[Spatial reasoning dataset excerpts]
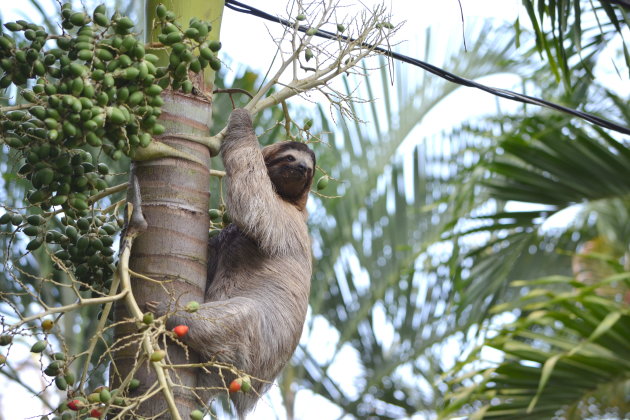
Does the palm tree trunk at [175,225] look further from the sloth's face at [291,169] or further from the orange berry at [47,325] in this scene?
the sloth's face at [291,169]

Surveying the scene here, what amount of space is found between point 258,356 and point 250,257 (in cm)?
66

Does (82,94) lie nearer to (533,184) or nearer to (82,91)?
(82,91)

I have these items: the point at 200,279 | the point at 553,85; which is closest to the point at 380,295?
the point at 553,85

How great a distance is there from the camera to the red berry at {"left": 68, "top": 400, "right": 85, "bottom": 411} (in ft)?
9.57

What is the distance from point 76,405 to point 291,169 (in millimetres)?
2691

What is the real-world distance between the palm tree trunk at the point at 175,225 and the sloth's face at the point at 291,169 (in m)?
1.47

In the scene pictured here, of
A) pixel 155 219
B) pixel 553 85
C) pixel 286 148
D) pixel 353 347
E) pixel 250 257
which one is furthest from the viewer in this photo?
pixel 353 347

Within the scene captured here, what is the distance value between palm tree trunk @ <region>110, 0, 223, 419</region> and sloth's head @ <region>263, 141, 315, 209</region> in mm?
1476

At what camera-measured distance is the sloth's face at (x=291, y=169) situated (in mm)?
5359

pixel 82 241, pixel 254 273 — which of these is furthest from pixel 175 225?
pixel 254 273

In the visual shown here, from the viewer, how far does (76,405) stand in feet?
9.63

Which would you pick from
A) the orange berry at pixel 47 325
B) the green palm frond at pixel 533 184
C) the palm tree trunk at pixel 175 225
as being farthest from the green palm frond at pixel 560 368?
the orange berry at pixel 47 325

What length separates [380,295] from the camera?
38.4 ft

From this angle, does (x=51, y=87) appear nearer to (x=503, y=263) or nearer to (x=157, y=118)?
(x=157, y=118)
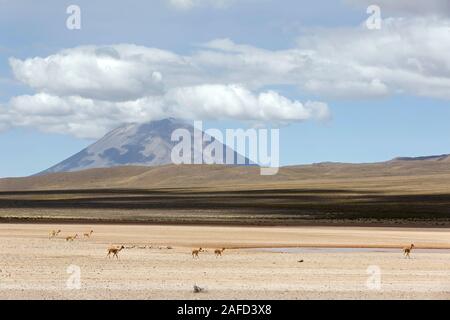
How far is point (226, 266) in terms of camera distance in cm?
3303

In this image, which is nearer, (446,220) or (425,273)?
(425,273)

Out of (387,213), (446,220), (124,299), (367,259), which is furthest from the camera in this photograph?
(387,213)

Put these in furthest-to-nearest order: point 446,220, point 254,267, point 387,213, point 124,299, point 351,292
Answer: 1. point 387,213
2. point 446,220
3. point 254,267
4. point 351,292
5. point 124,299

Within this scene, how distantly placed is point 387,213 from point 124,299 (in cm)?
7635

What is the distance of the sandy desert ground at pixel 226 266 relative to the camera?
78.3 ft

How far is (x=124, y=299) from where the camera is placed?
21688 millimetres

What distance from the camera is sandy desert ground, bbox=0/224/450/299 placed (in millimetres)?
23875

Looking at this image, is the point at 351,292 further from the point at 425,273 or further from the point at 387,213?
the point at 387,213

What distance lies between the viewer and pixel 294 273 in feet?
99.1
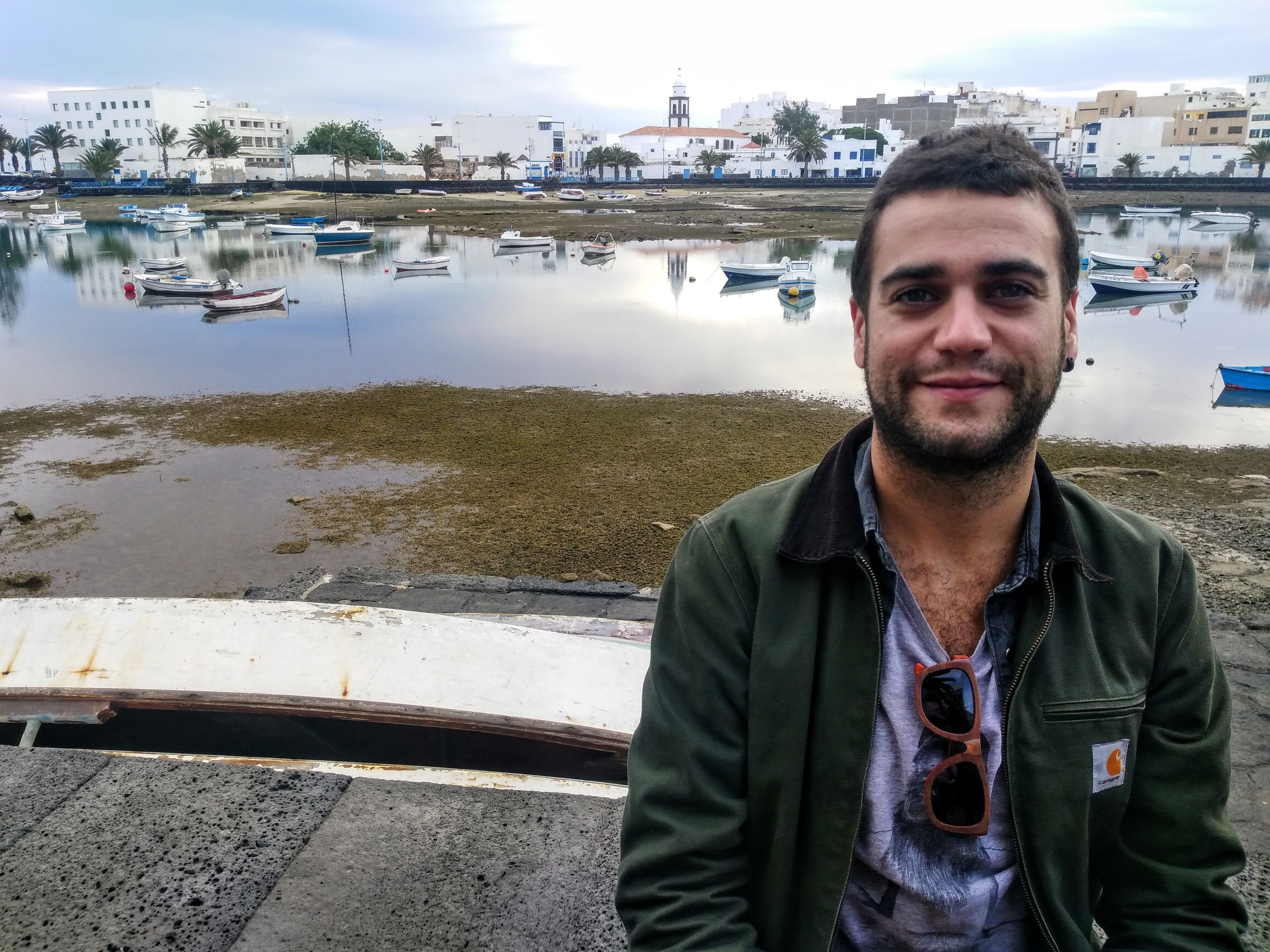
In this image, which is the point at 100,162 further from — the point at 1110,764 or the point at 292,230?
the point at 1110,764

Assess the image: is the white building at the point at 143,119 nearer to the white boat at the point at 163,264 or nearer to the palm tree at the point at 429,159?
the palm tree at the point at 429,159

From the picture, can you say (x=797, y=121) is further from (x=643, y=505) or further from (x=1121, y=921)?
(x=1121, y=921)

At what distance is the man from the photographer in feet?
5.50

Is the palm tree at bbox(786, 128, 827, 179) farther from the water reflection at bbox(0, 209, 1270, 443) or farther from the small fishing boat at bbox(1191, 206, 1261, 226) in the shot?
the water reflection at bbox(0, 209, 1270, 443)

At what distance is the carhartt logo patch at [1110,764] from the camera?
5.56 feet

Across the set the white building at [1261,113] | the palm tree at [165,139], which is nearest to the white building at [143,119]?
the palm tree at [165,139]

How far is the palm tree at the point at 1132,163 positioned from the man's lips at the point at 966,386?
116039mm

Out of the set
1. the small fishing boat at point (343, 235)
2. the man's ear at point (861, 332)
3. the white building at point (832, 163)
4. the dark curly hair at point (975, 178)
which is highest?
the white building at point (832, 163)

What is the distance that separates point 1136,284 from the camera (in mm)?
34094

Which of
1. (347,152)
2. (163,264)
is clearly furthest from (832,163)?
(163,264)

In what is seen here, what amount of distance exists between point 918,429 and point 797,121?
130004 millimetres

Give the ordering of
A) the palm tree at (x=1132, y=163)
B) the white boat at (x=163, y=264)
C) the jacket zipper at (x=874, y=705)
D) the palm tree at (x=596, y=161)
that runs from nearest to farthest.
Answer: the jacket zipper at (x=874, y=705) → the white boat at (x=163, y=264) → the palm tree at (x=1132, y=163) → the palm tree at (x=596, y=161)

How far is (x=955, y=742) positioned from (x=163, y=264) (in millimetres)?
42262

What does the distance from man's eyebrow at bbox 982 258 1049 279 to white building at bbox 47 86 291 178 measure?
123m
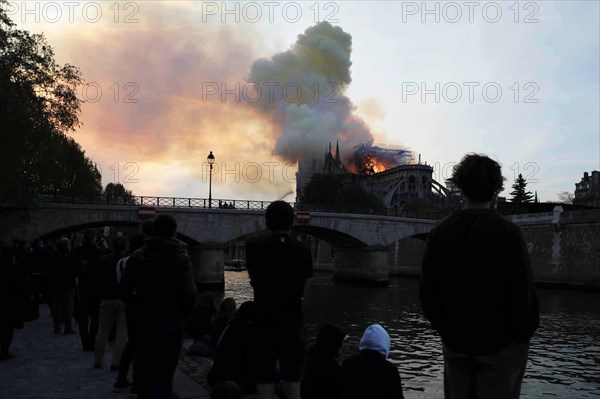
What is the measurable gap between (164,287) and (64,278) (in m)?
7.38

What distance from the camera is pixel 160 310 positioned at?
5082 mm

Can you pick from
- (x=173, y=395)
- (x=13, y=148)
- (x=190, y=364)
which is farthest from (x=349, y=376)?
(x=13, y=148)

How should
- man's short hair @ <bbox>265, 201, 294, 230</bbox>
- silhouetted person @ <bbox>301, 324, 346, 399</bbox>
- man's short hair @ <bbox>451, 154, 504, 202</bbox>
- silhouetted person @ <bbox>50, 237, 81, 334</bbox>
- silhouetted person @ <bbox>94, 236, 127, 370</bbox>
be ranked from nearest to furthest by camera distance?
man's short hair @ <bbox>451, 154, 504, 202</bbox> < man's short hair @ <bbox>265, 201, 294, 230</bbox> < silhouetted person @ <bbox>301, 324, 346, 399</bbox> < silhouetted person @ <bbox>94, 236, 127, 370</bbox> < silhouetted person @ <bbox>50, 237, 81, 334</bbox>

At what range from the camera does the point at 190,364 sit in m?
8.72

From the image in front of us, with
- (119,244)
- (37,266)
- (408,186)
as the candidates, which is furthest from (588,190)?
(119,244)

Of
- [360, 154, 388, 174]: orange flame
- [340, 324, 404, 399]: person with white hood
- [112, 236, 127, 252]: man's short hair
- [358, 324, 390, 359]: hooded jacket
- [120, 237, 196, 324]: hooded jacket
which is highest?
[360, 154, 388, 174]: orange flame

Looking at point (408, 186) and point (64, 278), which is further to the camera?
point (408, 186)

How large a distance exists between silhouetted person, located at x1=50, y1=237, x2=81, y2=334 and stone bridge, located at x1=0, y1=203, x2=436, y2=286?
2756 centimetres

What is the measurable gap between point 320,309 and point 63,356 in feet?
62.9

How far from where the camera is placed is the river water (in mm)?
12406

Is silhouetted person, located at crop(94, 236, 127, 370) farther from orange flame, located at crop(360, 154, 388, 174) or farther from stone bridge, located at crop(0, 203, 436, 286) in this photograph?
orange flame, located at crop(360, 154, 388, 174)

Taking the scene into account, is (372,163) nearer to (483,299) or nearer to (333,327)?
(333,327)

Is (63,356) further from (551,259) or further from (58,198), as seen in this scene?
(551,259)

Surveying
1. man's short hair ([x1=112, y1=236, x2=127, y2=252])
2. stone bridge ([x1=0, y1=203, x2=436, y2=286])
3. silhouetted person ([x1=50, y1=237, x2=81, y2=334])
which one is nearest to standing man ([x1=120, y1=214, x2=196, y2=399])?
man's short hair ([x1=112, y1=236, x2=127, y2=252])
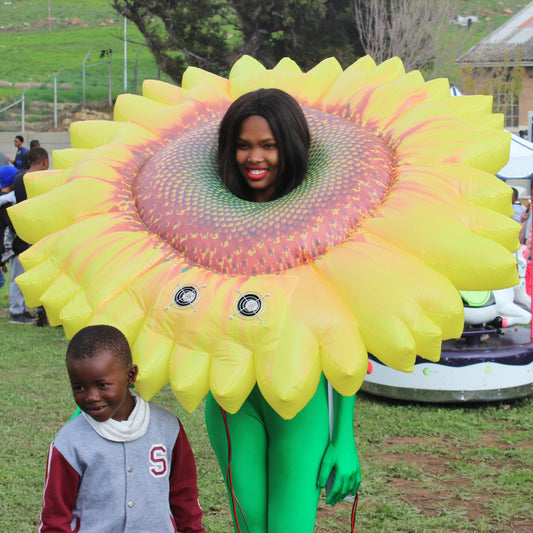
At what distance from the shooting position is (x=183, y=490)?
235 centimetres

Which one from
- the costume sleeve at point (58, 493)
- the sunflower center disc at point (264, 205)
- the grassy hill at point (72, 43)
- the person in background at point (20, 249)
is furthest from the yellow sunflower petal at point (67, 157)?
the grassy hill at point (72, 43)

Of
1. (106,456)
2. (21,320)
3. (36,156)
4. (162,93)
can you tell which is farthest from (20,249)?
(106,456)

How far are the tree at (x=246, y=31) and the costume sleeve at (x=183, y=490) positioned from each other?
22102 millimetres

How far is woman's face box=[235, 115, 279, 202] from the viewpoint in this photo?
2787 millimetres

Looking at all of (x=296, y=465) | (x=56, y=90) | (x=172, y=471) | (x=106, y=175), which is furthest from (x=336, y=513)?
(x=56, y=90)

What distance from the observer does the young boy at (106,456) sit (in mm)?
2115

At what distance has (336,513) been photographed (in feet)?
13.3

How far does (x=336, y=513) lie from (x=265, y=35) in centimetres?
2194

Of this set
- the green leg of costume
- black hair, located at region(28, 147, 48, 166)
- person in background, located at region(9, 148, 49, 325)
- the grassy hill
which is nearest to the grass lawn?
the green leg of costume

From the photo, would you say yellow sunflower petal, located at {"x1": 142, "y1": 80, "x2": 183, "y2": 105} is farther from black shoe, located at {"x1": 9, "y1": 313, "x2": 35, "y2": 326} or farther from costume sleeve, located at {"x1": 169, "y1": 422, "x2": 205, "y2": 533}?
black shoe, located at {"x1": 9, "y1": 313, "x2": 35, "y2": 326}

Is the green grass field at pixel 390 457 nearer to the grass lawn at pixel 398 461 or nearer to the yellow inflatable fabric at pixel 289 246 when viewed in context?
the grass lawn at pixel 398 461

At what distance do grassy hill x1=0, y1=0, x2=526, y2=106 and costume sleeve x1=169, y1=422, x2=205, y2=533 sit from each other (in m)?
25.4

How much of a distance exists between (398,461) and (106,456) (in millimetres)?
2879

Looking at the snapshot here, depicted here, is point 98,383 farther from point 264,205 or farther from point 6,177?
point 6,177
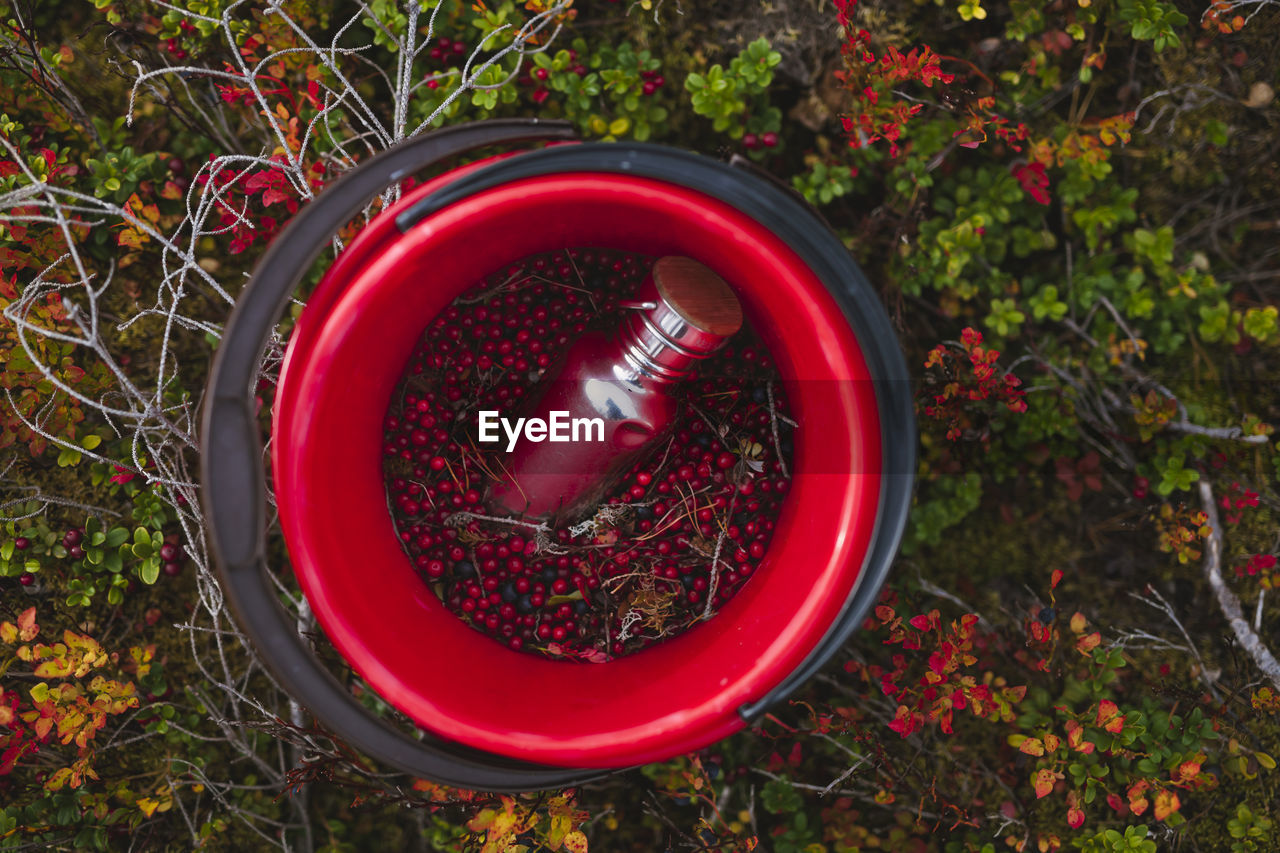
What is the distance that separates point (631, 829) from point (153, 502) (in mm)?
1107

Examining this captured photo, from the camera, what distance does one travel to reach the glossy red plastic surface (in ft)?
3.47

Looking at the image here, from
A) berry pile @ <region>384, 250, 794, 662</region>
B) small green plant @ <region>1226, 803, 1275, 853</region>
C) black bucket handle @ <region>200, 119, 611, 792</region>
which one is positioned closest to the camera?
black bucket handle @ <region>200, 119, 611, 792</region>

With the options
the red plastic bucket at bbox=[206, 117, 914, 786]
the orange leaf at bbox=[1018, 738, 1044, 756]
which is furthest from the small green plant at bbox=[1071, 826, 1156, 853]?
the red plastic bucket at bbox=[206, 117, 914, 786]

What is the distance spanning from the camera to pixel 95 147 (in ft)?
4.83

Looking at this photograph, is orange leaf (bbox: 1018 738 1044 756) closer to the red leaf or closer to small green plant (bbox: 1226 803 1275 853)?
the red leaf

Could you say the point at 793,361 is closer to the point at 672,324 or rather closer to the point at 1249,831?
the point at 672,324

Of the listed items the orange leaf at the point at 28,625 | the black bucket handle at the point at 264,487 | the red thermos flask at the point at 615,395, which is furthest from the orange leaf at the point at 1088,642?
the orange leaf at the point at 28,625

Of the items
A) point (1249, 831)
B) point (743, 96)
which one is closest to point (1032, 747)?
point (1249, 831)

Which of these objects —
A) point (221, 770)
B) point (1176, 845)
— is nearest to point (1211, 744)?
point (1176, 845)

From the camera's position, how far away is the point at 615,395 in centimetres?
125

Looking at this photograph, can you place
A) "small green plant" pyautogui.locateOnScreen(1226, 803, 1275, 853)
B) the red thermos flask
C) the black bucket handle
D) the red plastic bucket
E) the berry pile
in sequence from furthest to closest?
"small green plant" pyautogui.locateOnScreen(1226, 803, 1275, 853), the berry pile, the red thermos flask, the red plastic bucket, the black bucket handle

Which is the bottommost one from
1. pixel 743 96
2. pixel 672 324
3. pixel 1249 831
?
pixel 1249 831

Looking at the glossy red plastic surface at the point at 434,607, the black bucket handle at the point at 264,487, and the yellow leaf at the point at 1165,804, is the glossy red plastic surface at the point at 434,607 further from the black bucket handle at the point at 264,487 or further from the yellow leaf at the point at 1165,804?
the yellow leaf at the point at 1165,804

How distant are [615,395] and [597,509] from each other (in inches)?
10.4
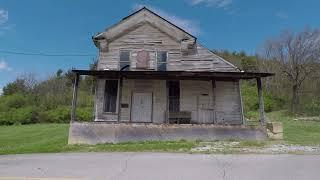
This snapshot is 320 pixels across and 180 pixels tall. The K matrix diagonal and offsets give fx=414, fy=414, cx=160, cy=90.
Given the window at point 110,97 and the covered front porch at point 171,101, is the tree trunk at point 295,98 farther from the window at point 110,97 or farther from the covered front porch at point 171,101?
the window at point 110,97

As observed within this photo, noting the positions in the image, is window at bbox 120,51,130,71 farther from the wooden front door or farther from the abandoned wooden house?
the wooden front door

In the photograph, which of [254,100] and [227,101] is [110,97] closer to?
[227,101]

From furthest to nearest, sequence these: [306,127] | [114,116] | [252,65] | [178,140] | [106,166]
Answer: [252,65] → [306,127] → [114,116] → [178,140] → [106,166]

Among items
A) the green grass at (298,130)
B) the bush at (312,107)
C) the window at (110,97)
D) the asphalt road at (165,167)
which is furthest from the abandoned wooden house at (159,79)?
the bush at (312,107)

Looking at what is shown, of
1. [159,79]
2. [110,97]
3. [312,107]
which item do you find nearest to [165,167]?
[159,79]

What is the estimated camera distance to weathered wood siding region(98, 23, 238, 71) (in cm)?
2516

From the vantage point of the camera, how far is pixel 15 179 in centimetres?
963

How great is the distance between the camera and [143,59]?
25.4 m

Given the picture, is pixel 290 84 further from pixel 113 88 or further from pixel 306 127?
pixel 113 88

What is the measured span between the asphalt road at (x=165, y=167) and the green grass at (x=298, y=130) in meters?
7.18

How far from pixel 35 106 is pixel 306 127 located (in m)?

__BRIEF__. Rescale the lines of the listing between the line holding "In what is seen" and the line holding "130004 millimetres", inclusive. Reproduce them in full, requests included and unchanged, but multiply every number in the answers (distances or coordinates) by 2.2 and round it to a whole number, with halves rounded up.

__WRITTEN REPLY__.
In what is seen here, what amount of distance exists between point 918,429 and point 797,121?
286009 millimetres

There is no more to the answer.